▶ [PROBLEM REQUIREMENTS]
Please transcribe the interview excerpt, beginning at the words "Well, for one" and stopping after the words "firmly in mine.".

▶ [TEXT EXCERPT]

1. If you lived during the time period in your book, how do you think you would have fared and why?

Well, for one thing, I’m an asthmatic with allergies to feathers, hay, and horses, so I don’t think I would have fared too well at all. I cannot speak for how I would have felt if I’d been born in that time, but if you were to take away my allergies and asthma, and transport me, as I am now, back to Lydia’s time and place, I would find the social injustice of slavery impossible to live with, and feel stifled by the restrictions placed upon women. We are all products of the time we live in, and I belong firmly in mine.

2. If you lived in the future and were to write historical fiction about 2018, what do you think you would write about and why?

(Region labeling records)
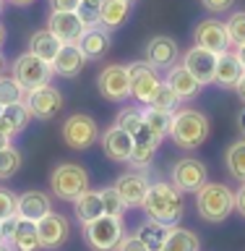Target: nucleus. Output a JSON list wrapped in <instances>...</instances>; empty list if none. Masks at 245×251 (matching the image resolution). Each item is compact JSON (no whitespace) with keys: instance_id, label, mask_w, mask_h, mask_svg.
I'll list each match as a JSON object with an SVG mask.
<instances>
[{"instance_id":"28","label":"nucleus","mask_w":245,"mask_h":251,"mask_svg":"<svg viewBox=\"0 0 245 251\" xmlns=\"http://www.w3.org/2000/svg\"><path fill=\"white\" fill-rule=\"evenodd\" d=\"M170 227L172 225H164V223H156V220L146 217V223H141L136 227V238L144 243L149 251H162L164 241H167V235H170Z\"/></svg>"},{"instance_id":"4","label":"nucleus","mask_w":245,"mask_h":251,"mask_svg":"<svg viewBox=\"0 0 245 251\" xmlns=\"http://www.w3.org/2000/svg\"><path fill=\"white\" fill-rule=\"evenodd\" d=\"M50 191L63 201L73 204L84 191H89V173L76 162H60L50 173Z\"/></svg>"},{"instance_id":"13","label":"nucleus","mask_w":245,"mask_h":251,"mask_svg":"<svg viewBox=\"0 0 245 251\" xmlns=\"http://www.w3.org/2000/svg\"><path fill=\"white\" fill-rule=\"evenodd\" d=\"M144 60L152 63L156 71H167L180 63V45L170 34H154L144 45Z\"/></svg>"},{"instance_id":"46","label":"nucleus","mask_w":245,"mask_h":251,"mask_svg":"<svg viewBox=\"0 0 245 251\" xmlns=\"http://www.w3.org/2000/svg\"><path fill=\"white\" fill-rule=\"evenodd\" d=\"M238 131L245 136V105H243V110L238 113Z\"/></svg>"},{"instance_id":"50","label":"nucleus","mask_w":245,"mask_h":251,"mask_svg":"<svg viewBox=\"0 0 245 251\" xmlns=\"http://www.w3.org/2000/svg\"><path fill=\"white\" fill-rule=\"evenodd\" d=\"M0 251H13V246H11V243H5V241H3V243H0Z\"/></svg>"},{"instance_id":"17","label":"nucleus","mask_w":245,"mask_h":251,"mask_svg":"<svg viewBox=\"0 0 245 251\" xmlns=\"http://www.w3.org/2000/svg\"><path fill=\"white\" fill-rule=\"evenodd\" d=\"M47 29L52 31L55 37L60 39L63 45H78V39H81L84 34V26H81V19L68 11H50V16H47Z\"/></svg>"},{"instance_id":"9","label":"nucleus","mask_w":245,"mask_h":251,"mask_svg":"<svg viewBox=\"0 0 245 251\" xmlns=\"http://www.w3.org/2000/svg\"><path fill=\"white\" fill-rule=\"evenodd\" d=\"M97 86H99V94L107 102H115V105L125 102L131 97L128 66H123V63H110V66H105L97 76Z\"/></svg>"},{"instance_id":"48","label":"nucleus","mask_w":245,"mask_h":251,"mask_svg":"<svg viewBox=\"0 0 245 251\" xmlns=\"http://www.w3.org/2000/svg\"><path fill=\"white\" fill-rule=\"evenodd\" d=\"M8 144H11V139H8V136H5V133H3V131H0V149H5Z\"/></svg>"},{"instance_id":"54","label":"nucleus","mask_w":245,"mask_h":251,"mask_svg":"<svg viewBox=\"0 0 245 251\" xmlns=\"http://www.w3.org/2000/svg\"><path fill=\"white\" fill-rule=\"evenodd\" d=\"M0 74H3V55H0Z\"/></svg>"},{"instance_id":"57","label":"nucleus","mask_w":245,"mask_h":251,"mask_svg":"<svg viewBox=\"0 0 245 251\" xmlns=\"http://www.w3.org/2000/svg\"><path fill=\"white\" fill-rule=\"evenodd\" d=\"M0 113H3V105H0Z\"/></svg>"},{"instance_id":"32","label":"nucleus","mask_w":245,"mask_h":251,"mask_svg":"<svg viewBox=\"0 0 245 251\" xmlns=\"http://www.w3.org/2000/svg\"><path fill=\"white\" fill-rule=\"evenodd\" d=\"M26 86L16 76H3L0 74V105H16V102H26Z\"/></svg>"},{"instance_id":"49","label":"nucleus","mask_w":245,"mask_h":251,"mask_svg":"<svg viewBox=\"0 0 245 251\" xmlns=\"http://www.w3.org/2000/svg\"><path fill=\"white\" fill-rule=\"evenodd\" d=\"M238 58H240L243 68H245V45H240V47H238Z\"/></svg>"},{"instance_id":"5","label":"nucleus","mask_w":245,"mask_h":251,"mask_svg":"<svg viewBox=\"0 0 245 251\" xmlns=\"http://www.w3.org/2000/svg\"><path fill=\"white\" fill-rule=\"evenodd\" d=\"M81 230H84V243L91 251H115L125 238L123 217H112V215H102L91 220V223L81 225Z\"/></svg>"},{"instance_id":"22","label":"nucleus","mask_w":245,"mask_h":251,"mask_svg":"<svg viewBox=\"0 0 245 251\" xmlns=\"http://www.w3.org/2000/svg\"><path fill=\"white\" fill-rule=\"evenodd\" d=\"M78 47H81V52L86 55V60H102L110 52V47H112L110 29H105V26L86 29L81 34V39H78Z\"/></svg>"},{"instance_id":"37","label":"nucleus","mask_w":245,"mask_h":251,"mask_svg":"<svg viewBox=\"0 0 245 251\" xmlns=\"http://www.w3.org/2000/svg\"><path fill=\"white\" fill-rule=\"evenodd\" d=\"M224 26H227V37H230L232 47L245 45V11H235L230 19L224 21Z\"/></svg>"},{"instance_id":"25","label":"nucleus","mask_w":245,"mask_h":251,"mask_svg":"<svg viewBox=\"0 0 245 251\" xmlns=\"http://www.w3.org/2000/svg\"><path fill=\"white\" fill-rule=\"evenodd\" d=\"M29 121H31V113H29L26 102L5 105L3 113H0V131H3L8 139H13V136H19L21 131H26Z\"/></svg>"},{"instance_id":"41","label":"nucleus","mask_w":245,"mask_h":251,"mask_svg":"<svg viewBox=\"0 0 245 251\" xmlns=\"http://www.w3.org/2000/svg\"><path fill=\"white\" fill-rule=\"evenodd\" d=\"M201 5L211 13H227L235 5V0H201Z\"/></svg>"},{"instance_id":"42","label":"nucleus","mask_w":245,"mask_h":251,"mask_svg":"<svg viewBox=\"0 0 245 251\" xmlns=\"http://www.w3.org/2000/svg\"><path fill=\"white\" fill-rule=\"evenodd\" d=\"M115 251H149V249L136 238V233H133V235H125V238L120 241V246H117Z\"/></svg>"},{"instance_id":"23","label":"nucleus","mask_w":245,"mask_h":251,"mask_svg":"<svg viewBox=\"0 0 245 251\" xmlns=\"http://www.w3.org/2000/svg\"><path fill=\"white\" fill-rule=\"evenodd\" d=\"M84 66H86V55L81 52L78 45H63L58 58L52 60L55 76H63V78H76L84 71Z\"/></svg>"},{"instance_id":"18","label":"nucleus","mask_w":245,"mask_h":251,"mask_svg":"<svg viewBox=\"0 0 245 251\" xmlns=\"http://www.w3.org/2000/svg\"><path fill=\"white\" fill-rule=\"evenodd\" d=\"M183 66L191 71V74L199 78V81L206 86V84H214V71H217V52H209L203 47H191L185 50L183 55Z\"/></svg>"},{"instance_id":"34","label":"nucleus","mask_w":245,"mask_h":251,"mask_svg":"<svg viewBox=\"0 0 245 251\" xmlns=\"http://www.w3.org/2000/svg\"><path fill=\"white\" fill-rule=\"evenodd\" d=\"M115 126H120L123 131H128L131 136H133V133L144 126V110L136 107V105L120 107V113H117V118H115Z\"/></svg>"},{"instance_id":"30","label":"nucleus","mask_w":245,"mask_h":251,"mask_svg":"<svg viewBox=\"0 0 245 251\" xmlns=\"http://www.w3.org/2000/svg\"><path fill=\"white\" fill-rule=\"evenodd\" d=\"M224 168L238 183H245V136L224 149Z\"/></svg>"},{"instance_id":"45","label":"nucleus","mask_w":245,"mask_h":251,"mask_svg":"<svg viewBox=\"0 0 245 251\" xmlns=\"http://www.w3.org/2000/svg\"><path fill=\"white\" fill-rule=\"evenodd\" d=\"M235 92H238V97L243 100V105H245V74L240 76V81H238V86H235Z\"/></svg>"},{"instance_id":"43","label":"nucleus","mask_w":245,"mask_h":251,"mask_svg":"<svg viewBox=\"0 0 245 251\" xmlns=\"http://www.w3.org/2000/svg\"><path fill=\"white\" fill-rule=\"evenodd\" d=\"M50 3V11H68L73 13L78 5H81V0H47Z\"/></svg>"},{"instance_id":"2","label":"nucleus","mask_w":245,"mask_h":251,"mask_svg":"<svg viewBox=\"0 0 245 251\" xmlns=\"http://www.w3.org/2000/svg\"><path fill=\"white\" fill-rule=\"evenodd\" d=\"M170 139L178 149H185V152H193L199 149L203 141L209 139V118L201 113V110H175L172 113V126H170Z\"/></svg>"},{"instance_id":"14","label":"nucleus","mask_w":245,"mask_h":251,"mask_svg":"<svg viewBox=\"0 0 245 251\" xmlns=\"http://www.w3.org/2000/svg\"><path fill=\"white\" fill-rule=\"evenodd\" d=\"M193 45L196 47H203L209 52H224L230 47V37H227V26L224 21L219 19H203L196 24L193 29Z\"/></svg>"},{"instance_id":"40","label":"nucleus","mask_w":245,"mask_h":251,"mask_svg":"<svg viewBox=\"0 0 245 251\" xmlns=\"http://www.w3.org/2000/svg\"><path fill=\"white\" fill-rule=\"evenodd\" d=\"M19 215V196H16L11 188L0 186V223L11 220Z\"/></svg>"},{"instance_id":"47","label":"nucleus","mask_w":245,"mask_h":251,"mask_svg":"<svg viewBox=\"0 0 245 251\" xmlns=\"http://www.w3.org/2000/svg\"><path fill=\"white\" fill-rule=\"evenodd\" d=\"M5 3H11V5H19V8H26V5H34L37 0H5Z\"/></svg>"},{"instance_id":"51","label":"nucleus","mask_w":245,"mask_h":251,"mask_svg":"<svg viewBox=\"0 0 245 251\" xmlns=\"http://www.w3.org/2000/svg\"><path fill=\"white\" fill-rule=\"evenodd\" d=\"M3 42H5V29H3V24H0V47H3Z\"/></svg>"},{"instance_id":"6","label":"nucleus","mask_w":245,"mask_h":251,"mask_svg":"<svg viewBox=\"0 0 245 251\" xmlns=\"http://www.w3.org/2000/svg\"><path fill=\"white\" fill-rule=\"evenodd\" d=\"M60 136H63V141H66L68 149L84 152V149H91L94 144H99L102 131H99V123L94 121L91 115L73 113V115H68L66 121H63Z\"/></svg>"},{"instance_id":"7","label":"nucleus","mask_w":245,"mask_h":251,"mask_svg":"<svg viewBox=\"0 0 245 251\" xmlns=\"http://www.w3.org/2000/svg\"><path fill=\"white\" fill-rule=\"evenodd\" d=\"M206 180H209L206 162H201L199 157H180L170 168V183L183 194H196Z\"/></svg>"},{"instance_id":"8","label":"nucleus","mask_w":245,"mask_h":251,"mask_svg":"<svg viewBox=\"0 0 245 251\" xmlns=\"http://www.w3.org/2000/svg\"><path fill=\"white\" fill-rule=\"evenodd\" d=\"M11 76L19 78L26 89H37V86H45V84L52 81L55 71H52V63L37 58V55H31L26 50L11 63Z\"/></svg>"},{"instance_id":"35","label":"nucleus","mask_w":245,"mask_h":251,"mask_svg":"<svg viewBox=\"0 0 245 251\" xmlns=\"http://www.w3.org/2000/svg\"><path fill=\"white\" fill-rule=\"evenodd\" d=\"M149 105L156 107V110H164V113H175V110L180 107V97L175 94V89H172L167 81H162L159 89L154 92V97H152Z\"/></svg>"},{"instance_id":"15","label":"nucleus","mask_w":245,"mask_h":251,"mask_svg":"<svg viewBox=\"0 0 245 251\" xmlns=\"http://www.w3.org/2000/svg\"><path fill=\"white\" fill-rule=\"evenodd\" d=\"M117 188V194H120V199L125 201V207L136 209L144 204L146 199V191L149 186H152V180H149L146 173L141 170H131V173H123V176H117V180L112 183Z\"/></svg>"},{"instance_id":"29","label":"nucleus","mask_w":245,"mask_h":251,"mask_svg":"<svg viewBox=\"0 0 245 251\" xmlns=\"http://www.w3.org/2000/svg\"><path fill=\"white\" fill-rule=\"evenodd\" d=\"M162 251H201V238L193 230H188V227L172 225Z\"/></svg>"},{"instance_id":"1","label":"nucleus","mask_w":245,"mask_h":251,"mask_svg":"<svg viewBox=\"0 0 245 251\" xmlns=\"http://www.w3.org/2000/svg\"><path fill=\"white\" fill-rule=\"evenodd\" d=\"M141 209H144L149 220H156V223H164V225H178L180 217L185 215L183 191H178L170 180H154L149 186Z\"/></svg>"},{"instance_id":"12","label":"nucleus","mask_w":245,"mask_h":251,"mask_svg":"<svg viewBox=\"0 0 245 251\" xmlns=\"http://www.w3.org/2000/svg\"><path fill=\"white\" fill-rule=\"evenodd\" d=\"M26 107L31 118H37V121H52L63 107V94L52 84L37 86V89L26 92Z\"/></svg>"},{"instance_id":"52","label":"nucleus","mask_w":245,"mask_h":251,"mask_svg":"<svg viewBox=\"0 0 245 251\" xmlns=\"http://www.w3.org/2000/svg\"><path fill=\"white\" fill-rule=\"evenodd\" d=\"M5 241V230H3V223H0V243Z\"/></svg>"},{"instance_id":"3","label":"nucleus","mask_w":245,"mask_h":251,"mask_svg":"<svg viewBox=\"0 0 245 251\" xmlns=\"http://www.w3.org/2000/svg\"><path fill=\"white\" fill-rule=\"evenodd\" d=\"M196 209H199V217L206 223H224L235 212V191L227 183H209L206 180L196 191Z\"/></svg>"},{"instance_id":"10","label":"nucleus","mask_w":245,"mask_h":251,"mask_svg":"<svg viewBox=\"0 0 245 251\" xmlns=\"http://www.w3.org/2000/svg\"><path fill=\"white\" fill-rule=\"evenodd\" d=\"M128 76H131V97L141 102V105H149L154 92L162 84L159 71L146 60H133V63H128Z\"/></svg>"},{"instance_id":"24","label":"nucleus","mask_w":245,"mask_h":251,"mask_svg":"<svg viewBox=\"0 0 245 251\" xmlns=\"http://www.w3.org/2000/svg\"><path fill=\"white\" fill-rule=\"evenodd\" d=\"M50 212H52V199L45 191L31 188V191H23L19 196V217H26V220L39 223V220H42L45 215H50Z\"/></svg>"},{"instance_id":"56","label":"nucleus","mask_w":245,"mask_h":251,"mask_svg":"<svg viewBox=\"0 0 245 251\" xmlns=\"http://www.w3.org/2000/svg\"><path fill=\"white\" fill-rule=\"evenodd\" d=\"M3 5H5V0H0V11H3Z\"/></svg>"},{"instance_id":"21","label":"nucleus","mask_w":245,"mask_h":251,"mask_svg":"<svg viewBox=\"0 0 245 251\" xmlns=\"http://www.w3.org/2000/svg\"><path fill=\"white\" fill-rule=\"evenodd\" d=\"M245 74L243 63L238 58V52H219L217 55V71H214V84H219L222 89H235L240 81V76Z\"/></svg>"},{"instance_id":"44","label":"nucleus","mask_w":245,"mask_h":251,"mask_svg":"<svg viewBox=\"0 0 245 251\" xmlns=\"http://www.w3.org/2000/svg\"><path fill=\"white\" fill-rule=\"evenodd\" d=\"M235 209L245 217V183H240V188L235 191Z\"/></svg>"},{"instance_id":"31","label":"nucleus","mask_w":245,"mask_h":251,"mask_svg":"<svg viewBox=\"0 0 245 251\" xmlns=\"http://www.w3.org/2000/svg\"><path fill=\"white\" fill-rule=\"evenodd\" d=\"M99 13H102V26L112 31V29L125 24V19H128V13H131V5L123 3V0H105V3L99 5Z\"/></svg>"},{"instance_id":"53","label":"nucleus","mask_w":245,"mask_h":251,"mask_svg":"<svg viewBox=\"0 0 245 251\" xmlns=\"http://www.w3.org/2000/svg\"><path fill=\"white\" fill-rule=\"evenodd\" d=\"M123 3H128V5H133V3H138V0H123Z\"/></svg>"},{"instance_id":"55","label":"nucleus","mask_w":245,"mask_h":251,"mask_svg":"<svg viewBox=\"0 0 245 251\" xmlns=\"http://www.w3.org/2000/svg\"><path fill=\"white\" fill-rule=\"evenodd\" d=\"M91 3H97V5H102V3H105V0H91Z\"/></svg>"},{"instance_id":"38","label":"nucleus","mask_w":245,"mask_h":251,"mask_svg":"<svg viewBox=\"0 0 245 251\" xmlns=\"http://www.w3.org/2000/svg\"><path fill=\"white\" fill-rule=\"evenodd\" d=\"M99 194H102V204H105V215L123 217V212L128 209V207H125V201L120 199L117 188L115 186H105V188H99Z\"/></svg>"},{"instance_id":"16","label":"nucleus","mask_w":245,"mask_h":251,"mask_svg":"<svg viewBox=\"0 0 245 251\" xmlns=\"http://www.w3.org/2000/svg\"><path fill=\"white\" fill-rule=\"evenodd\" d=\"M37 227H39V243H42V249H47V251L60 249L63 243L68 241V235H70L68 217L60 215V212H55V209L39 220Z\"/></svg>"},{"instance_id":"27","label":"nucleus","mask_w":245,"mask_h":251,"mask_svg":"<svg viewBox=\"0 0 245 251\" xmlns=\"http://www.w3.org/2000/svg\"><path fill=\"white\" fill-rule=\"evenodd\" d=\"M73 215L81 225L91 223V220H97L105 215V204H102V194L89 188V191H84L78 199L73 201Z\"/></svg>"},{"instance_id":"26","label":"nucleus","mask_w":245,"mask_h":251,"mask_svg":"<svg viewBox=\"0 0 245 251\" xmlns=\"http://www.w3.org/2000/svg\"><path fill=\"white\" fill-rule=\"evenodd\" d=\"M29 52L31 55H37V58H42V60H47V63H52L55 58H58V52H60V47H63V42L58 37L52 34L50 29H37V31H31V37H29Z\"/></svg>"},{"instance_id":"39","label":"nucleus","mask_w":245,"mask_h":251,"mask_svg":"<svg viewBox=\"0 0 245 251\" xmlns=\"http://www.w3.org/2000/svg\"><path fill=\"white\" fill-rule=\"evenodd\" d=\"M76 16L81 19V26H84V29L102 26V13H99V5H97V3H91V0H81V5L76 8Z\"/></svg>"},{"instance_id":"20","label":"nucleus","mask_w":245,"mask_h":251,"mask_svg":"<svg viewBox=\"0 0 245 251\" xmlns=\"http://www.w3.org/2000/svg\"><path fill=\"white\" fill-rule=\"evenodd\" d=\"M164 81H167L172 89H175V94L180 97V102L196 100V97L201 94V89H203V84L183 66V63H175L172 68L164 71Z\"/></svg>"},{"instance_id":"33","label":"nucleus","mask_w":245,"mask_h":251,"mask_svg":"<svg viewBox=\"0 0 245 251\" xmlns=\"http://www.w3.org/2000/svg\"><path fill=\"white\" fill-rule=\"evenodd\" d=\"M144 123H146L159 139H164V136H170L172 113H164V110H156V107H152V105H146V110H144Z\"/></svg>"},{"instance_id":"11","label":"nucleus","mask_w":245,"mask_h":251,"mask_svg":"<svg viewBox=\"0 0 245 251\" xmlns=\"http://www.w3.org/2000/svg\"><path fill=\"white\" fill-rule=\"evenodd\" d=\"M5 230V243H11L13 251H39L42 243H39V227L34 220L26 217H11L3 223Z\"/></svg>"},{"instance_id":"36","label":"nucleus","mask_w":245,"mask_h":251,"mask_svg":"<svg viewBox=\"0 0 245 251\" xmlns=\"http://www.w3.org/2000/svg\"><path fill=\"white\" fill-rule=\"evenodd\" d=\"M21 152L16 149L13 144H8L5 149H0V180H8L13 178L21 168Z\"/></svg>"},{"instance_id":"19","label":"nucleus","mask_w":245,"mask_h":251,"mask_svg":"<svg viewBox=\"0 0 245 251\" xmlns=\"http://www.w3.org/2000/svg\"><path fill=\"white\" fill-rule=\"evenodd\" d=\"M102 149L112 162H128V157L133 152V136L128 131H123L120 126H110V128L102 131Z\"/></svg>"}]
</instances>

▶ [EXERCISE ANSWER]
Well, for one thing, I’m an asthmatic with allergies to feathers, hay, and horses, so I don’t think I would have fared too well at all. I cannot speak for how I would have felt if I’d been born in that time, but if you were to take away my allergies and asthma, and transport me, as I am now, back to Lydia’s time and place, I would find the social injustice of slavery impossible to live with, and feel stifled by the restrictions placed upon women. We are all products of the time we live in, and I belong firmly in mine.